▶ _SET EXERCISE_:
In the text on Hume's miracles and marvels below, copy out everything from "HumeDavid Hume believed" down to "back to life.", renaming "laws of nature" to "natural regularities" wherever it appears.
[START DOCUMENT EXTRACT]
David Hume’s Distinction between Miracles and Marvels

HumeDavid Hume believed that “laws of nature” were generalizations about nature that are based upon our experiences of what repeatedly happens in similar circumstances. When a sufficiently large number of experiences have been collected which yield the same result, a law-like summary of those experiences can be expressed in the form of All A’s are B’s. The process of forming generalizations based on specific results is called induction.

Hume defined a miracle as a “violation” of the laws of nature.[1] A miracle is a violation because its occurrence conflicts with the massive body of evidence we have that nature operates in a regular and seamless way, without exceptions. An event such as a resurrection from the dead would count as a miracle because it conflicts which all the evidence we have that corpses do not come back to life.

Hume’s definition of miracles is distinct from his definition of so-called marvels. Marvels are bizarre and unusual events which are initially improbable but can still be rationally believed on the basis of new evidence because they do not conflict with nature’s laws. An example of a marvel might be one’s very first observation of an airplane in flight, without any prior knowledge of aerodynamics.

According to Hume, there are no circumstances under which it would be reasonable to believe in a miracle because any evidence that it occurred would be outweighed by the evidence that a natural law has not been violated. His reasoning is based on his so-called straight rule of induction which stipulates that if a sufficient number of A’s are found to be B’s, then the probability that all A’s are B’s is 1 and the probability that an A is not-B is 0.
[END DOCUMENT EXTRACT]
[START DATASET ROWS]
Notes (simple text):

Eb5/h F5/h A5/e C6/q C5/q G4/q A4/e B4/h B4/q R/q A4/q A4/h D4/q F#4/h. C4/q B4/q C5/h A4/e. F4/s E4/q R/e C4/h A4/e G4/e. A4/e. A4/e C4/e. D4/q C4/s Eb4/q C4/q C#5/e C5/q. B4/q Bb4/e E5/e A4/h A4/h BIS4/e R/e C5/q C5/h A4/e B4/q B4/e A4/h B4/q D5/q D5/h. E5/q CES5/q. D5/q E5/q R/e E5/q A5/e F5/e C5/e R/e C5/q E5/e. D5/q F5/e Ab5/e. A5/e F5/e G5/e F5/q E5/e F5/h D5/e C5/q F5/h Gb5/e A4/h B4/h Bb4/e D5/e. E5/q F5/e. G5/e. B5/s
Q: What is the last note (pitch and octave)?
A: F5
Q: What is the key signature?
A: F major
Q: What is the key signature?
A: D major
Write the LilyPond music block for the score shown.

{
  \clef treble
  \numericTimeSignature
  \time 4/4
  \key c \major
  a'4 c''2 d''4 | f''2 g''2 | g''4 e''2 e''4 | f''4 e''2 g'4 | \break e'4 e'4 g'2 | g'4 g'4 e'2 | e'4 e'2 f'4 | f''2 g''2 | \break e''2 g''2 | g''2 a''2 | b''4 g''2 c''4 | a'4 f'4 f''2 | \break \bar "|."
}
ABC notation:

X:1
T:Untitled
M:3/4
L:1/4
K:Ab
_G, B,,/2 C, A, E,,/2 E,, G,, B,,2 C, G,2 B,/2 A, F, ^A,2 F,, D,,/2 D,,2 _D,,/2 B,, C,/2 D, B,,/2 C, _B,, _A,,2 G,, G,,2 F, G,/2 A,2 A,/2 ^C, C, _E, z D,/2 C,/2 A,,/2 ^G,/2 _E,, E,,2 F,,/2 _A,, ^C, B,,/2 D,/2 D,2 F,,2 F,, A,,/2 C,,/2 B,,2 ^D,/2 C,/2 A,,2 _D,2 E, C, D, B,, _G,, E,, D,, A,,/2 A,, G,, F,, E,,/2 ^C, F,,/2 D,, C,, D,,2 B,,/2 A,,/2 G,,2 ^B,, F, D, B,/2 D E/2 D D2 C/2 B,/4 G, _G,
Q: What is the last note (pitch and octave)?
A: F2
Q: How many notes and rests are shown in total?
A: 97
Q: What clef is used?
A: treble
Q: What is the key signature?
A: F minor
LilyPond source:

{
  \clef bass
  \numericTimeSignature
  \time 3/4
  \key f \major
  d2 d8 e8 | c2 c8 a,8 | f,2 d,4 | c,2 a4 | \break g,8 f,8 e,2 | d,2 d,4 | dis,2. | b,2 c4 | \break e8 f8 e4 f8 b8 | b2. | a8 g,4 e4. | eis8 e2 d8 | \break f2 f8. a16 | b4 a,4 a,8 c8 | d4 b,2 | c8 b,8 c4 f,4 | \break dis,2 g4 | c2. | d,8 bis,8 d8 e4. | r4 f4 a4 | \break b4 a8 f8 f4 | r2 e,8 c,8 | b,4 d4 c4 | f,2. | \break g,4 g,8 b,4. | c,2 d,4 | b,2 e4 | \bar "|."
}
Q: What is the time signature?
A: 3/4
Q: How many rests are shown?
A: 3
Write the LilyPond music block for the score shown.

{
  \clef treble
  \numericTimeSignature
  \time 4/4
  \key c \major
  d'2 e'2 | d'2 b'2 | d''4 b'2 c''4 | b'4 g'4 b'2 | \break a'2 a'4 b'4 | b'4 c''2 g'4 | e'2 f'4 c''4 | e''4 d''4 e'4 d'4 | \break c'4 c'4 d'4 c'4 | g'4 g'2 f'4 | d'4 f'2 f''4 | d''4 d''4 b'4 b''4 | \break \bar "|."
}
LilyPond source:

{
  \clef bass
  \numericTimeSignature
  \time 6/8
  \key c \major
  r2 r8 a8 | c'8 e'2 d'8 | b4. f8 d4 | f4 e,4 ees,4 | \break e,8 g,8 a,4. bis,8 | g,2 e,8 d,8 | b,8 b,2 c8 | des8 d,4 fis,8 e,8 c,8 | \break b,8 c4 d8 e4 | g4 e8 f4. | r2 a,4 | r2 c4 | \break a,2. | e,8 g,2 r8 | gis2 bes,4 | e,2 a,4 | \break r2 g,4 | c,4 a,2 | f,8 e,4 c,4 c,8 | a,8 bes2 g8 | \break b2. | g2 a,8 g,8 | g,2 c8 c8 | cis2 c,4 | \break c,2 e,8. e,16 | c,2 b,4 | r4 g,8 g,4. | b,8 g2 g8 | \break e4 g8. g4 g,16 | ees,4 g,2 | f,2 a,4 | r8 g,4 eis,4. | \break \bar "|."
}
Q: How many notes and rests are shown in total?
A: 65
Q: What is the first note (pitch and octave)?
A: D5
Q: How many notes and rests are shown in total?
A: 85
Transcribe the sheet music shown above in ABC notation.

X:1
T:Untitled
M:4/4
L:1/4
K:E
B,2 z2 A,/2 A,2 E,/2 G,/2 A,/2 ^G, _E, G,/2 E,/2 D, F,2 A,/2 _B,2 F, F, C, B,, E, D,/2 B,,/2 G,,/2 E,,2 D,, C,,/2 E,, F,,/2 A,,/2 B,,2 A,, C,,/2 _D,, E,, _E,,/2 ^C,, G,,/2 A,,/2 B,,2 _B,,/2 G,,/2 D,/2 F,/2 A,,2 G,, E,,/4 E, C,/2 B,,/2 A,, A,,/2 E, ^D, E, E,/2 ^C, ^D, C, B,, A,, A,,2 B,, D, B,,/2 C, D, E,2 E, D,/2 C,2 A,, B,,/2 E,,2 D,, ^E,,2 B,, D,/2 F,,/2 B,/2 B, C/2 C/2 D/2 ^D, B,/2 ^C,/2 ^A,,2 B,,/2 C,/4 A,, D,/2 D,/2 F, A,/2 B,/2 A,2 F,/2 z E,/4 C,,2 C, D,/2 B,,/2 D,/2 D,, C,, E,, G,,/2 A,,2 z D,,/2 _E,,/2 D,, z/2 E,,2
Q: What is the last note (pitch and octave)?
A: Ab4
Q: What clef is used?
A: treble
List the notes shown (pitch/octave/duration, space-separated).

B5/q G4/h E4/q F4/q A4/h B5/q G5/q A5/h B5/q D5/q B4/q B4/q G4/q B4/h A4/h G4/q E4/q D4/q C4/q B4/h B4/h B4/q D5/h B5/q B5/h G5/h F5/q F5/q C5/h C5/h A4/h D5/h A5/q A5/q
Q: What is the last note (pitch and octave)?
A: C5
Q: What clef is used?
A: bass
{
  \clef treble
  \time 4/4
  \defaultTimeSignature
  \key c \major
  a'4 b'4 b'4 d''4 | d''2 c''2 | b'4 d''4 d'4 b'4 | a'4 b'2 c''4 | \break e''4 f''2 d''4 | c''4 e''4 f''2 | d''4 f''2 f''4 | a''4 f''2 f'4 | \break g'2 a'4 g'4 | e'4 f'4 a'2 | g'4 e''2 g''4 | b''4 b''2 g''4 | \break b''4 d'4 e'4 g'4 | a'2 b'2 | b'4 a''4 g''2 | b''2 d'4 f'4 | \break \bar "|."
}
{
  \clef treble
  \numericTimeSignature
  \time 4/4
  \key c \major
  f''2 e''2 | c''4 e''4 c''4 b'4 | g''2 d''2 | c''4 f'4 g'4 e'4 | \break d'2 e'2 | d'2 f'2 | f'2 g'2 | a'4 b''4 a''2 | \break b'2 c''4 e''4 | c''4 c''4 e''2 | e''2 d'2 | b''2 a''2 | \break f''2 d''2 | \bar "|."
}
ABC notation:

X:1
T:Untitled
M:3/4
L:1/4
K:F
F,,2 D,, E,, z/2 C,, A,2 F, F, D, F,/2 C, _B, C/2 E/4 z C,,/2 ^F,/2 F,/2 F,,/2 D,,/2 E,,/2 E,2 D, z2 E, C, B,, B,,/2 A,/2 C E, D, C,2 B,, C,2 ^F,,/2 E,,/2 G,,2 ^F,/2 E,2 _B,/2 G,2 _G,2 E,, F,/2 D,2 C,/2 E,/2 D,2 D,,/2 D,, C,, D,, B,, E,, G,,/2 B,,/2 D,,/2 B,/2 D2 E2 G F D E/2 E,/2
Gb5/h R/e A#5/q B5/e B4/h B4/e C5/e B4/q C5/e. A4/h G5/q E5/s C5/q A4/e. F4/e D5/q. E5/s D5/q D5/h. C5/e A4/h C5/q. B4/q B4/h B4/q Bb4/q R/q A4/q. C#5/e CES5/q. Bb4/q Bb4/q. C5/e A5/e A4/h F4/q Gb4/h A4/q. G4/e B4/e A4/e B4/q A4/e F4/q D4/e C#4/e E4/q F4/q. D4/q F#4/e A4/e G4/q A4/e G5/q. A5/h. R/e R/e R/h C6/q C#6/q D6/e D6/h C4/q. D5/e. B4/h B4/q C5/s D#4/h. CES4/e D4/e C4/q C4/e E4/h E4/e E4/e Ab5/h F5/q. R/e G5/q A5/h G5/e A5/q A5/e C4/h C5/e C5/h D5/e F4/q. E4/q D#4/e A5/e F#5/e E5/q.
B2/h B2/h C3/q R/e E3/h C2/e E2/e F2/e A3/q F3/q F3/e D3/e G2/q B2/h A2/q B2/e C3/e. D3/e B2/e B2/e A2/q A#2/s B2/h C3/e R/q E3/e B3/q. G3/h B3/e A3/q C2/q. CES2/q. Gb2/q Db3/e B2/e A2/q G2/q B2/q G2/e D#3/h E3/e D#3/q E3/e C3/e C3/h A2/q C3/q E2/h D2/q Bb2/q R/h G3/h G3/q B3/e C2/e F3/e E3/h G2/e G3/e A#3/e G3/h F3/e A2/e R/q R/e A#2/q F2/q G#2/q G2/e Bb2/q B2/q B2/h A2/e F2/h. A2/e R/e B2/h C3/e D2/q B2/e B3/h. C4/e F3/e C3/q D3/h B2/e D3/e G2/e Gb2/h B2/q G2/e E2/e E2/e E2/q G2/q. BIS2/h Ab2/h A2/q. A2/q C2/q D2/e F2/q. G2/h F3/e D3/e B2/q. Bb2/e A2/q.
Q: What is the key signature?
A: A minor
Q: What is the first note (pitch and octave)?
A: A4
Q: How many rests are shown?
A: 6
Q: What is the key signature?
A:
[END DATASET ROWS]
▶ _REPLY TO THE EXERCISE_:
HumeDavid Hume believed that “natural regularities” were generalizations about nature that are based upon our experiences of what repeatedly happens in similar circumstances. When a sufficiently large number of experiences have been collected which yield the same result, a law-like summary of those experiences can be expressed in the form of All A’s are B’s. The process of forming generalizations based on specific results is called induction.

Hume defined a miracle as a “violation” of the natural regularities.[1] A miracle is a violation because its occurrence conflicts with the massive body of evidence we have that nature operates in a regular and seamless way, without exceptions. An event such as a resurrection from the dead would count as a miracle because it conflicts which all the evidence we have that corpses do not come back to life.